**GIVEN INSTRUCTION 1**
According to the passage on breakwaters, how far offshore are the smaller breakwaters that protect gently sloping beaches often placed?
**GIVEN INSTRUCTION 2**
Write out the passage on breakwaters word for word, starting with "Breakwaters can also" and going on through "offshore in shallow water.".
EXCERPT PROVIDED start
Vågbrytare - Ystad-2019
A breakwater being built in Ystad, Sweden (2019).
Breakwater in Haukilahti
A breakwater in Haukilahti, Espoo, Finland.

A breakwater is a strong structure built in coastal areas. Its main job is to protect the land and water from strong tides, currents, waves, and storm surges. People have built breakwaters for a very long time. They help keep boats safe in harbors by blocking rough waves.

Sometimes, a breakwater is called a jetty or a mole. It can be connected to the land or stand alone in the water. Some breakwaters even have a path or road on top for people or vehicles.

Breakwaters are part of a system to manage our coasts. They are often placed parallel to the shore to stop erosion. On beaches where sand moves away easily, smaller structures called groynes might be built. These are usually placed straight out from the beach into the water. They slow down the sand movement and help keep the beach material in place.

Why We Build Breakwaters

Quebra Mar by Diego Baravelli
A breakwater in Barra da Tijuca, Rio de Janeiro.

Breakwaters make the water calmer closer to shore. This creates a safe place for ships to anchor. An anchorage is only safe if ships are protected from powerful waves.

Natural harbors are often protected by things like headlands or reefs. But we can create artificial harbors using breakwaters. Even mobile harbors, like the D-Day Mulberry harbours, were used as floating breakwaters. Some natural harbors, like those in Plymouth Sound, have been made even better with rock breakwaters.

Breakwaters can also be smaller structures. These are designed to protect gently sloping beaches and reduce coastal erosion. They are often placed about 30 to 90 meters (100 to 300 feet) offshore in shallow water.

Different Kinds of Breakwaters

Breakwaters are built to absorb the energy of waves. They do this either by being very heavy, like with large concrete boxes, or by having a sloped surface made of rocks or concrete blocks.

In coastal engineering, a structure with land on one side is called a revetment. A breakwater has water on both sides.

Rubble Mound Breakwaters

Rubble mound breakwaters are made of piles of stones. They have spaces inside that help spread out the wave energy. Smaller stones form the center, and larger stones or concrete blocks protect the outside. These outer layers absorb most of the wave's power. The slopes of these structures are usually gentle. In shallow water, they are often quite cheap to build. But in deeper water, they need a lot more material, which makes them more expensive.

Caisson Breakwaters

Caisson breakwaters are usually big concrete boxes with straight sides. They are often built where ships need to dock right next to the breakwater. They use their heavy weight and the material inside them to resist the force of waves. They can be expensive in shallow water. But in deeper areas, they can be cheaper than rubble mound breakwaters.

Sometimes, a pile of rocks is placed in front of a caisson breakwater. This helps absorb wave energy and reduces how much waves bounce off the wall. This design offers extra protection on the sea side. It also provides a dock on the inner side, but it might cause more waves to wash over the top.

Wave-Absorbing Caissons

A more advanced type is the wave-absorbing caisson. These have special holes or openings in their front wall. They have been used in the offshore oil industry and for coastal projects. For example, they are used where a low structure is needed so people can still see the sea, like along a city promenade.

Wave Attenuators

Wave attenuators are made of concrete parts placed horizontally, just below the water surface. They are lined up parallel to the coast. These attenuators have slabs facing the sea and slabs facing the land. The spaces between the slabs help reflect waves back out to sea. This happens because the water under the slabs moves in a way that creates waves that cancel out the incoming waves.
EXCERPT PROVIDED end
RECORDED DATA start
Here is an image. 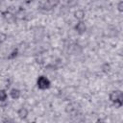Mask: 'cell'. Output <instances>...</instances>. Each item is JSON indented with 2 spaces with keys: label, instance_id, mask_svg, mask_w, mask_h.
<instances>
[{
  "label": "cell",
  "instance_id": "obj_1",
  "mask_svg": "<svg viewBox=\"0 0 123 123\" xmlns=\"http://www.w3.org/2000/svg\"><path fill=\"white\" fill-rule=\"evenodd\" d=\"M110 100H111L117 108L121 107L122 104H123V102H122V100H123L122 92H121L120 90H113V91H111V94H110Z\"/></svg>",
  "mask_w": 123,
  "mask_h": 123
},
{
  "label": "cell",
  "instance_id": "obj_2",
  "mask_svg": "<svg viewBox=\"0 0 123 123\" xmlns=\"http://www.w3.org/2000/svg\"><path fill=\"white\" fill-rule=\"evenodd\" d=\"M37 87L40 88V89H46L50 86V81L44 77V76H40L38 77L37 81Z\"/></svg>",
  "mask_w": 123,
  "mask_h": 123
},
{
  "label": "cell",
  "instance_id": "obj_3",
  "mask_svg": "<svg viewBox=\"0 0 123 123\" xmlns=\"http://www.w3.org/2000/svg\"><path fill=\"white\" fill-rule=\"evenodd\" d=\"M60 3V0H46L45 2V9L46 10H51L53 8H56Z\"/></svg>",
  "mask_w": 123,
  "mask_h": 123
},
{
  "label": "cell",
  "instance_id": "obj_4",
  "mask_svg": "<svg viewBox=\"0 0 123 123\" xmlns=\"http://www.w3.org/2000/svg\"><path fill=\"white\" fill-rule=\"evenodd\" d=\"M75 30H76L79 34H84V33L86 32V24L81 20V21L78 22L77 25L75 26Z\"/></svg>",
  "mask_w": 123,
  "mask_h": 123
},
{
  "label": "cell",
  "instance_id": "obj_5",
  "mask_svg": "<svg viewBox=\"0 0 123 123\" xmlns=\"http://www.w3.org/2000/svg\"><path fill=\"white\" fill-rule=\"evenodd\" d=\"M17 114H18V116H19L20 118L24 119V118H26L27 115H28V110H27L26 108H20V109L18 110V111H17Z\"/></svg>",
  "mask_w": 123,
  "mask_h": 123
},
{
  "label": "cell",
  "instance_id": "obj_6",
  "mask_svg": "<svg viewBox=\"0 0 123 123\" xmlns=\"http://www.w3.org/2000/svg\"><path fill=\"white\" fill-rule=\"evenodd\" d=\"M11 94V97L12 99H18L20 97V90H18L17 88H12L10 92Z\"/></svg>",
  "mask_w": 123,
  "mask_h": 123
},
{
  "label": "cell",
  "instance_id": "obj_7",
  "mask_svg": "<svg viewBox=\"0 0 123 123\" xmlns=\"http://www.w3.org/2000/svg\"><path fill=\"white\" fill-rule=\"evenodd\" d=\"M74 15H75V17H76L77 19L82 20V19H84V17H85V12H84L83 10H77V11L74 12Z\"/></svg>",
  "mask_w": 123,
  "mask_h": 123
},
{
  "label": "cell",
  "instance_id": "obj_8",
  "mask_svg": "<svg viewBox=\"0 0 123 123\" xmlns=\"http://www.w3.org/2000/svg\"><path fill=\"white\" fill-rule=\"evenodd\" d=\"M3 16H4V18H5L6 20H8V21H12V20L13 19V15H12L11 12H3Z\"/></svg>",
  "mask_w": 123,
  "mask_h": 123
},
{
  "label": "cell",
  "instance_id": "obj_9",
  "mask_svg": "<svg viewBox=\"0 0 123 123\" xmlns=\"http://www.w3.org/2000/svg\"><path fill=\"white\" fill-rule=\"evenodd\" d=\"M7 99V92L4 89H0V101H5Z\"/></svg>",
  "mask_w": 123,
  "mask_h": 123
},
{
  "label": "cell",
  "instance_id": "obj_10",
  "mask_svg": "<svg viewBox=\"0 0 123 123\" xmlns=\"http://www.w3.org/2000/svg\"><path fill=\"white\" fill-rule=\"evenodd\" d=\"M6 38H7V36H6V34H4V33L0 32V43L4 42V41L6 40Z\"/></svg>",
  "mask_w": 123,
  "mask_h": 123
},
{
  "label": "cell",
  "instance_id": "obj_11",
  "mask_svg": "<svg viewBox=\"0 0 123 123\" xmlns=\"http://www.w3.org/2000/svg\"><path fill=\"white\" fill-rule=\"evenodd\" d=\"M117 9L119 12H123V1H120L117 5Z\"/></svg>",
  "mask_w": 123,
  "mask_h": 123
},
{
  "label": "cell",
  "instance_id": "obj_12",
  "mask_svg": "<svg viewBox=\"0 0 123 123\" xmlns=\"http://www.w3.org/2000/svg\"><path fill=\"white\" fill-rule=\"evenodd\" d=\"M16 55H17V50H13V51L12 52V55L9 56V59H12V58L16 57Z\"/></svg>",
  "mask_w": 123,
  "mask_h": 123
},
{
  "label": "cell",
  "instance_id": "obj_13",
  "mask_svg": "<svg viewBox=\"0 0 123 123\" xmlns=\"http://www.w3.org/2000/svg\"><path fill=\"white\" fill-rule=\"evenodd\" d=\"M103 70H104L105 72H108V71L110 70V64H108V63H105V64L103 65Z\"/></svg>",
  "mask_w": 123,
  "mask_h": 123
}]
</instances>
RECORDED DATA end
**RESULT 1**
About 30 to 90 meters (100 to 300 feet) offshore, in shallow water.

**RESULT 2**
Breakwaters can also be smaller structures. These are designed to protect gently sloping beaches and reduce coastal erosion. They are often placed about 30 to 90 meters (100 to 300 feet) offshore in shallow water.